*** Information
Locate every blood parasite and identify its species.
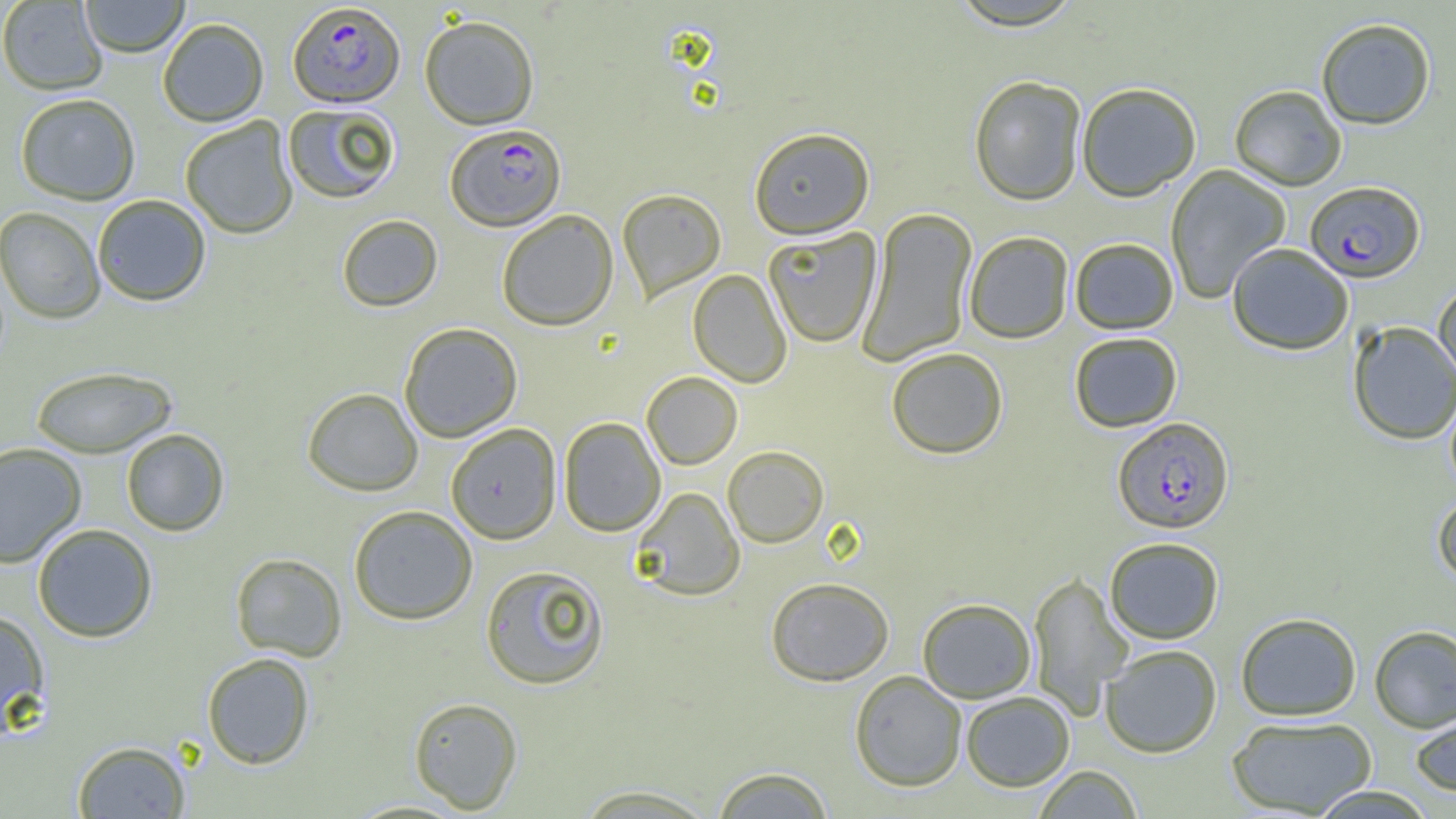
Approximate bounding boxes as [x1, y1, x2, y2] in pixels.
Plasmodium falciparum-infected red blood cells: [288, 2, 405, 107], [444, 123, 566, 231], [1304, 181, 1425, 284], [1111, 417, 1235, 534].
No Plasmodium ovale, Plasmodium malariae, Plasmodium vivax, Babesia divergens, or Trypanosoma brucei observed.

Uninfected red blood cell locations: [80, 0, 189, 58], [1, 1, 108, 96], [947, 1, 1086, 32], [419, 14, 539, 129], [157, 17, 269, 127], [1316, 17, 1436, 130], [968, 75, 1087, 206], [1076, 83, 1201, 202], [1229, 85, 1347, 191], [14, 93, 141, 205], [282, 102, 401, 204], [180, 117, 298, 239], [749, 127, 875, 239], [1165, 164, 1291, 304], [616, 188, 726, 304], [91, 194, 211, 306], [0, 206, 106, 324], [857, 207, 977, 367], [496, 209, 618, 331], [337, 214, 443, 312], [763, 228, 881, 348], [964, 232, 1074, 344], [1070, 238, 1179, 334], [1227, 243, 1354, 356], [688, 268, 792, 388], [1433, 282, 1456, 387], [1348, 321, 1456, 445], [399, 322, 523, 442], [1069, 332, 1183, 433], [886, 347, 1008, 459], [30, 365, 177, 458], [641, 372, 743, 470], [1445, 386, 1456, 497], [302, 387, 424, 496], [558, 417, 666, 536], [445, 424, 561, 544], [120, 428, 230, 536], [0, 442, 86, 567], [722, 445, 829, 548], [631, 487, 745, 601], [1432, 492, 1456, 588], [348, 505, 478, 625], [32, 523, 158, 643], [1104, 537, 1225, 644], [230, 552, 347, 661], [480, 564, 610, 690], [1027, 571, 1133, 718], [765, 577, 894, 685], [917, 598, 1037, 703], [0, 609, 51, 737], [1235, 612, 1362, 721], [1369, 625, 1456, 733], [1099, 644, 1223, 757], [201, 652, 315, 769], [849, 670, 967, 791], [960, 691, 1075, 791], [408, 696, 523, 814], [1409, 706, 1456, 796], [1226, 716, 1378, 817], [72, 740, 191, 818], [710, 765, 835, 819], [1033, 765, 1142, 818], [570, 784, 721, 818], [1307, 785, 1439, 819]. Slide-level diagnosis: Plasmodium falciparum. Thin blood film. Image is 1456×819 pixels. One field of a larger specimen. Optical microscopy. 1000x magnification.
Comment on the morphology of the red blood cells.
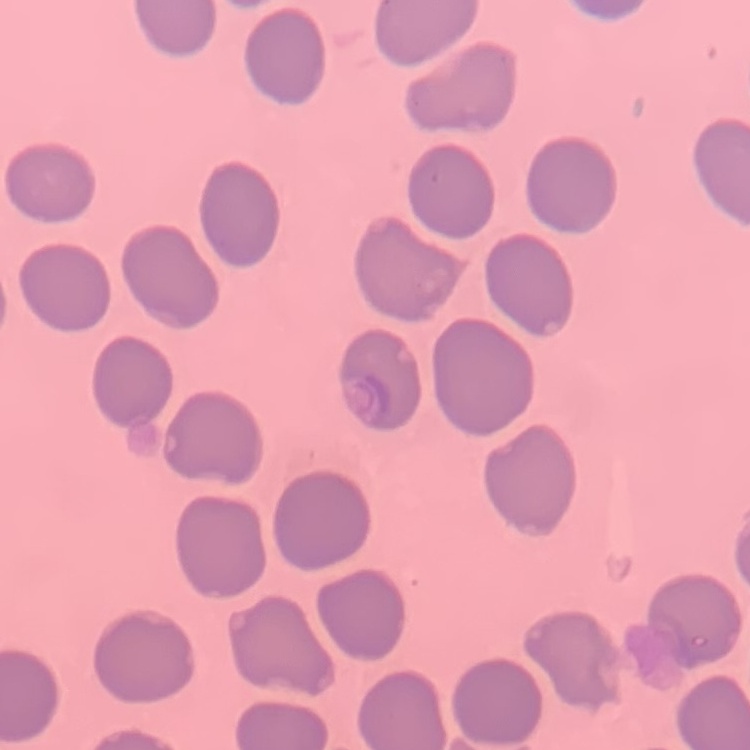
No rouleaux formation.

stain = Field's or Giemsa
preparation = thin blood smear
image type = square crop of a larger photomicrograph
******
Could you say how many lines in the listing contain the string "cells"? Only the number, please.

2